DOCUMENT EXCERPT ::
__________________________________________________

Good afternoon, everyone. My name is Ruth Kitchin Tillman and I’m delighted to be speaking here today. I’ve been going to libraries since a few weeks after I was born and worked in them since I was 16. For the last 7 years, I’ve been the Cataloging Systems and Linked Data Strategist at Penn State Libraries.

I’m part of what I call our “systems octopus,” the many people who make Sirsi Symphony and adjacent systems work well for our patrons and our coworkers. My primary responsibilities are managing our Blacklight catalog and our Summon discovery service, but I also do batch record updating and some system configuration nuts and bolts or troubleshooting, particularly for Tech Services, where I’m located.

Continuing the animal metaphors, you can find me on mastodon as platypus@glammr.us. I picked the handle to reflect how my career looks a bit stitched together, but I’m quite real, not fictional like a unicorn. I did not anticipate ever having to say it in front of an Australian audience.

__________________________________________________

SOURCE EXCERPT ::
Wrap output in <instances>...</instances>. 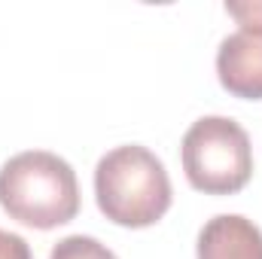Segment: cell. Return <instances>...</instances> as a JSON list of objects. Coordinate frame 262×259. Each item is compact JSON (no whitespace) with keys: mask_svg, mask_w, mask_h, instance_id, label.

__________________________________________________

OBJECTIVE A :: List every named library software system or service that the speaker mentions in the talk excerpt.
OBJECTIVE B :: Render this sentence from the talk excerpt in Spanish: "I did not anticipate ever having to say it in front of an Australian audience."
OBJECTIVE C :: Return, word for word, the section of the talk excerpt that starts with the words containing "I’m part of" and ends with "where I’m located.".
The material above comes from a different source than the talk excerpt.

COMPLETE ANSWER A ::
Sirsi Symphony
Blacklight
Summon

COMPLETE ANSWER B :: Nunca imaginé que tendría que decirlo frente a un público australiano.

COMPLETE ANSWER C ::
I’m part of what I call our “systems octopus,” the many people who make Sirsi Symphony and adjacent systems work well for our patrons and our coworkers. My primary responsibilities are managing our Blacklight catalog and our Summon discovery service, but I also do batch record updating and some system configuration nuts and bolts or troubleshooting, particularly for Tech Services, where I’m located.